For this problem, the reaction has a 95% yield.To calculate the actual amount of hydrogen needed, consider:\[\text{Moles required} = \frac{1 \text{ mole of stearic acid}}{0.95} = 1.05 \text{ moles of } \mathrm{H}_{2}\]This implies that while theoretically, only one mole of hydrogen is needed per mole of oleic acid, the actual requirement is 1.05 moles due to the 95% efficiency.
Understanding yield allows chemists to adjust reactant amounts and plan for imperfect conditions in the lab or industry.

Calculating the volume of a gas under specific conditions can be done using the Ideal Gas Law: \(PV = nRT\).

• This equation relates the pressure (P), volume (V), moles of a gas (n), the gas constant (R), and temperature (T).
• It's instrumental when dealing with gases in chemical reactions, providing insight into properties like volume and pressure under different conditions.

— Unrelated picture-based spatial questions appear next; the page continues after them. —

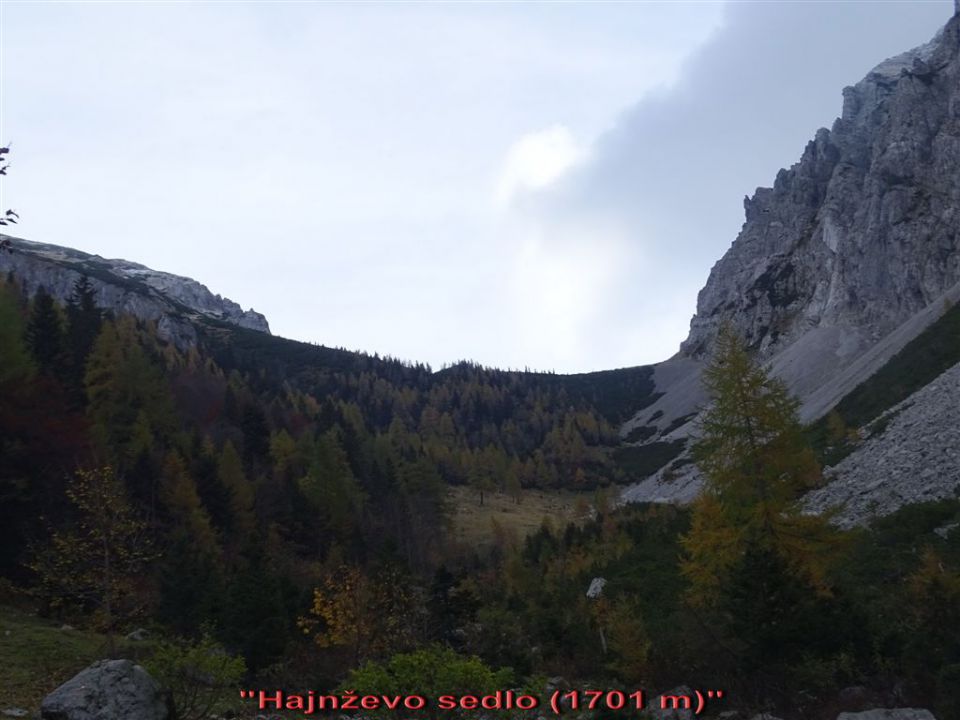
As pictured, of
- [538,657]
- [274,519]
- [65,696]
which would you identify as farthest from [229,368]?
[65,696]

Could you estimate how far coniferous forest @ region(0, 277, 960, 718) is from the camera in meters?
17.4

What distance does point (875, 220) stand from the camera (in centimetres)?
10262

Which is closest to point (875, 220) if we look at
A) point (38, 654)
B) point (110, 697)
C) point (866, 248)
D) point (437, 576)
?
point (866, 248)

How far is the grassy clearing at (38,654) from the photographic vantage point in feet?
52.2

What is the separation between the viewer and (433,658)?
38.2 feet

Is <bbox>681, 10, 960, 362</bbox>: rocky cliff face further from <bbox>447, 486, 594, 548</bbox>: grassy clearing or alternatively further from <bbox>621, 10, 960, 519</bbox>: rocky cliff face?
<bbox>447, 486, 594, 548</bbox>: grassy clearing

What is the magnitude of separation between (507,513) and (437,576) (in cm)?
7323

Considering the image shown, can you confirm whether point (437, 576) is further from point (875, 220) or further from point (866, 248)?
point (875, 220)

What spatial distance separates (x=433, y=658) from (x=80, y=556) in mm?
13389

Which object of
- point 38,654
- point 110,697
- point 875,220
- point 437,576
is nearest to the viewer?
point 110,697

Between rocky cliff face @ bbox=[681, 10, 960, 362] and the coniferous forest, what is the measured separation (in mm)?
48990

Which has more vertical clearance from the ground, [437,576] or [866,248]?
[866,248]

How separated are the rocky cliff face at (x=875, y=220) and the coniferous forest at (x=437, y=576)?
4899 centimetres

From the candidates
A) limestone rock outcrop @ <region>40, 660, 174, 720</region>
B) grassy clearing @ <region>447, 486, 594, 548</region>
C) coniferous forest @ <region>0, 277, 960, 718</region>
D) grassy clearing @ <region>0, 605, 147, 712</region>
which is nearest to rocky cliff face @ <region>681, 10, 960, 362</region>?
grassy clearing @ <region>447, 486, 594, 548</region>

In the exercise, the calculation uses:- Pressure: 0.99 atm (converted from 752 mmHg)- Temperature: 298 K (converted from 25°C)- Moles of Hydrogen: 1.05- Ideal gas constant: 0.0821 L·atm/(K·mole)By substituting these values into the Ideal Gas Law:\[V = \frac{nRT}{P} = \frac{1.05 \times 0.0821 \times 298}{0.99} \approx 26.3 \text{ L}\]This calculation shows that approximately 26.3 liters of hydrogen gas are needed under the given conditions. Understanding volume calculations are crucial for laboratory setups and industrial processes involving gases.